EXERCISE => Continue the passage on MIG L2 cache isolation, picking up after its final sentence.

----- EXTRACTED TEXT

The goal of this work is to examine the extent of MIG's mitigation—specifically, whether cross-instance L2 cache interference can still occur under the partitioning design and lead to security concerns. This investigation is critical since MIG has become a key feature in modern GPUs:

1. MIG plays an important role in multi-tenant GPU environments, since it introduces hardware-enforced isolation that provides both performance and security benefits for GPU applications.
2. The significance of MIG is further amplified in NVIDIA CC: the second-generation MIG is specifically designed to provide hardware-isolated TEEs to support NVIDIA CC.

## 4 Characterization of MIG L2 Cache Isolation

We conduct experiments to examine the L2 partitioning design in MIG on NVIDIA GPUs. The physical L2 cache partitioning design in MIG makes cross-instance L2 cache evictions theoretically infeasible. However, other forms of cross-instance interference may still occur.

### 4.1 Cross-Instance Cache Interference

To detect cross-instance L2 cache interference, we profile the L2 cache behavior of a simple GPU program (the detector) in one MIG instance, while a workload with various GPU activities (the stressor) is running in another instance.

----------
----- DATA EXTRACTS

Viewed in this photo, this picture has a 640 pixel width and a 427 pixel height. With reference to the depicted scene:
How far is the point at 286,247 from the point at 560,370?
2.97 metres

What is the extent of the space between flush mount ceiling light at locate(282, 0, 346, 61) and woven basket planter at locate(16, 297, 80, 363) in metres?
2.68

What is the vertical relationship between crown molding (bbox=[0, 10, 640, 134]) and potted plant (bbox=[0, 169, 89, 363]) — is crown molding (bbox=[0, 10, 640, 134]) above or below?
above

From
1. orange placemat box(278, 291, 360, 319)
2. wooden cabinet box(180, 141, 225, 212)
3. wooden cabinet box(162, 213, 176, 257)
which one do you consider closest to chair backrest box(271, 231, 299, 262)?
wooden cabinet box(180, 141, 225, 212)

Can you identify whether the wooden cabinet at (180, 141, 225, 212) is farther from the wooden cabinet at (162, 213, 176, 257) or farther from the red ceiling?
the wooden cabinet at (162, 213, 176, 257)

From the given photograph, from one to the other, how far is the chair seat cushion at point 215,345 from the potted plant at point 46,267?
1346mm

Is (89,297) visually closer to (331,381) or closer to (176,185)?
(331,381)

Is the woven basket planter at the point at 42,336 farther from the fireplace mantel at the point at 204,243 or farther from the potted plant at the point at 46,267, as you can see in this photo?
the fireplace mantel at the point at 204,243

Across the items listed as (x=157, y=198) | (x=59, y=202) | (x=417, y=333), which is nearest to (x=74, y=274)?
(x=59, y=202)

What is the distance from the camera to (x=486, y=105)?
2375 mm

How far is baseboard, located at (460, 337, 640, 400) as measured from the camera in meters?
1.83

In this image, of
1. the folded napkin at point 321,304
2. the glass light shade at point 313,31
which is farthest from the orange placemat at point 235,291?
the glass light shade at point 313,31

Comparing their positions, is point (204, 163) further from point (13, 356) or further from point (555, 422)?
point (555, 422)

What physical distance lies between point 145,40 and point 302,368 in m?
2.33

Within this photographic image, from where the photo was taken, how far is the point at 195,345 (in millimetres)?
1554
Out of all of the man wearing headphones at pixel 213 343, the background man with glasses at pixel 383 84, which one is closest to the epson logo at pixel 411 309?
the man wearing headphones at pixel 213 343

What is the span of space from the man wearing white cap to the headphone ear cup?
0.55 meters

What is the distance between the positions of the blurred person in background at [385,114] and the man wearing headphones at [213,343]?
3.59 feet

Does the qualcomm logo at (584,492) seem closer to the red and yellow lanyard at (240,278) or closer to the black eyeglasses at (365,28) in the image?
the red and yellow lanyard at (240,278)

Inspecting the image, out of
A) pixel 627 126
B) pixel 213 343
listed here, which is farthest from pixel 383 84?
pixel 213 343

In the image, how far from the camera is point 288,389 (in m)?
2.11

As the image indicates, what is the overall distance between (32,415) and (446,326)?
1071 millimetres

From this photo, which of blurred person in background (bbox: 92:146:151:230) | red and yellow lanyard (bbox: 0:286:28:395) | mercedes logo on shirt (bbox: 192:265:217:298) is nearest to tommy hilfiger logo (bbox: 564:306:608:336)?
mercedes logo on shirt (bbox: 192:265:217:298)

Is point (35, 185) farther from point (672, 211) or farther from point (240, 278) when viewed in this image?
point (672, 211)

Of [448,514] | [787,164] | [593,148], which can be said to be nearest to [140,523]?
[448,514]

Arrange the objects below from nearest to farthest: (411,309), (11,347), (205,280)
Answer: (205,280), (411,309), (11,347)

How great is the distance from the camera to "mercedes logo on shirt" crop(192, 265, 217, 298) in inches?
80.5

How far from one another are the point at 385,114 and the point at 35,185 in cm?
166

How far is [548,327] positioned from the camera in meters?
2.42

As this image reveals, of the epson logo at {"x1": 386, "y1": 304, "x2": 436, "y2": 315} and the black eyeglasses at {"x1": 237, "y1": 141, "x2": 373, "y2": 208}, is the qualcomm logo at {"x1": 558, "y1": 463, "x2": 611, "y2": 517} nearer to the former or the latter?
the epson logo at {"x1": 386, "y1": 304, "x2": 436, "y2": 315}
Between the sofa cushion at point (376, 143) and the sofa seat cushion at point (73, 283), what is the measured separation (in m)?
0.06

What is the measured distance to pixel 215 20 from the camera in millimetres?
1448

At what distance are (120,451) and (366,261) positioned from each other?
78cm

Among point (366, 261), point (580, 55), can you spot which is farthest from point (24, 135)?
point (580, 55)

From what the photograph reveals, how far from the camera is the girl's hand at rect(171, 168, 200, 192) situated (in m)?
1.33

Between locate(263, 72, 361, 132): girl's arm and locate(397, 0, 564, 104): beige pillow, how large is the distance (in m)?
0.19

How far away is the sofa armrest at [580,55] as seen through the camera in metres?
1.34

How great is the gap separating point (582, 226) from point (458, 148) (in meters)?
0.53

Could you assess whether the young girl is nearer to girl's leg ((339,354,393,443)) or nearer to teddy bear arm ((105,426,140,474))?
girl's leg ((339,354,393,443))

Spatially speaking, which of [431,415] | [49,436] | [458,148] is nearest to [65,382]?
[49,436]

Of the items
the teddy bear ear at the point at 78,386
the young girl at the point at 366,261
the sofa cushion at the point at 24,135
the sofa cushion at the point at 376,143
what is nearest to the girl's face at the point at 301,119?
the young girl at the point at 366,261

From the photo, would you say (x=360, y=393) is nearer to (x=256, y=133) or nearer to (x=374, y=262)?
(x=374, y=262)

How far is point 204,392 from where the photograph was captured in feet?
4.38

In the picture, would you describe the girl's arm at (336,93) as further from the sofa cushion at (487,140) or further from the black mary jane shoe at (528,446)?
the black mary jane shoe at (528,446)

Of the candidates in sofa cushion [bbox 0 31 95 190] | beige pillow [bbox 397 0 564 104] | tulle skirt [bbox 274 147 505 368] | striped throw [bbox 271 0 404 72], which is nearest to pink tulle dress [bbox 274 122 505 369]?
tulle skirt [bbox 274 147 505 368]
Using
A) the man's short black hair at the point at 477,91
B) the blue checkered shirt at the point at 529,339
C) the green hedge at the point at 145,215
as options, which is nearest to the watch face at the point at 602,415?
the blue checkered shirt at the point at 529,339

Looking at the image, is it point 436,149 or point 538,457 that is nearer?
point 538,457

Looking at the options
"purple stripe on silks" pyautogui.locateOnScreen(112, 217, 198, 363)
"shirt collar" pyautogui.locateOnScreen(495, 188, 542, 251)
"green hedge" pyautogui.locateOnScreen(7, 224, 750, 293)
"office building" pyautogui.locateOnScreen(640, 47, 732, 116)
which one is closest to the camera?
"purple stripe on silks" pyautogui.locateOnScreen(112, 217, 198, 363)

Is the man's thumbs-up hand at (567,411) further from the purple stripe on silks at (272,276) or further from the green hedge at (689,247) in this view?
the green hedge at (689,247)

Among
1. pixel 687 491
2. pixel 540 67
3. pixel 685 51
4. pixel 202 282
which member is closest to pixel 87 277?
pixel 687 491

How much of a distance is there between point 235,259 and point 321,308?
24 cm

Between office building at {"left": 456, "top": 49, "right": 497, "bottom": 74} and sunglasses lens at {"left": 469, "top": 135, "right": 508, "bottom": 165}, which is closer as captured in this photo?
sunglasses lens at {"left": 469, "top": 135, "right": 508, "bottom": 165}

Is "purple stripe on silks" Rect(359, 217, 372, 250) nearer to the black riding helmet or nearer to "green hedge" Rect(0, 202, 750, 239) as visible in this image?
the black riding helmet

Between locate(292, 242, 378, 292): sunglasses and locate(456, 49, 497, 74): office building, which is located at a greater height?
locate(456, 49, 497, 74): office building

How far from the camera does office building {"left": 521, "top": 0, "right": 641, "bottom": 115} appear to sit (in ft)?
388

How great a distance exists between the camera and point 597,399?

----------

ANSWER SPACE =>
**Results:** We find that none of the tested user-level activities—via the LD, ST, and ATOM instructions—have any observable impact on the profiling results. However, several driver-level activities substantially affect the profiling results:

1. Launching CUDA kernels
2. Calling `cudaFree`, `cudaMemcpy`, or `cudaMemset` APIs
3. Creating or destroying CUDA contexts

Further examination reveals these additional L2 requests are **memory barrier requests** (membars). Membars are used to enforce the ordering of memory operations. They guarantee that all memory accesses issued before a membar are globally visible before any memory access issued after it.

## 5 The Membar+Load Attack

### 5.1 Timing-Based Detection

We show that `LD.STRONG.GPU` instructions consistently run slower in the presence of membars from another MIG instance. This enables timing-based detection without requiring privileged profiler access.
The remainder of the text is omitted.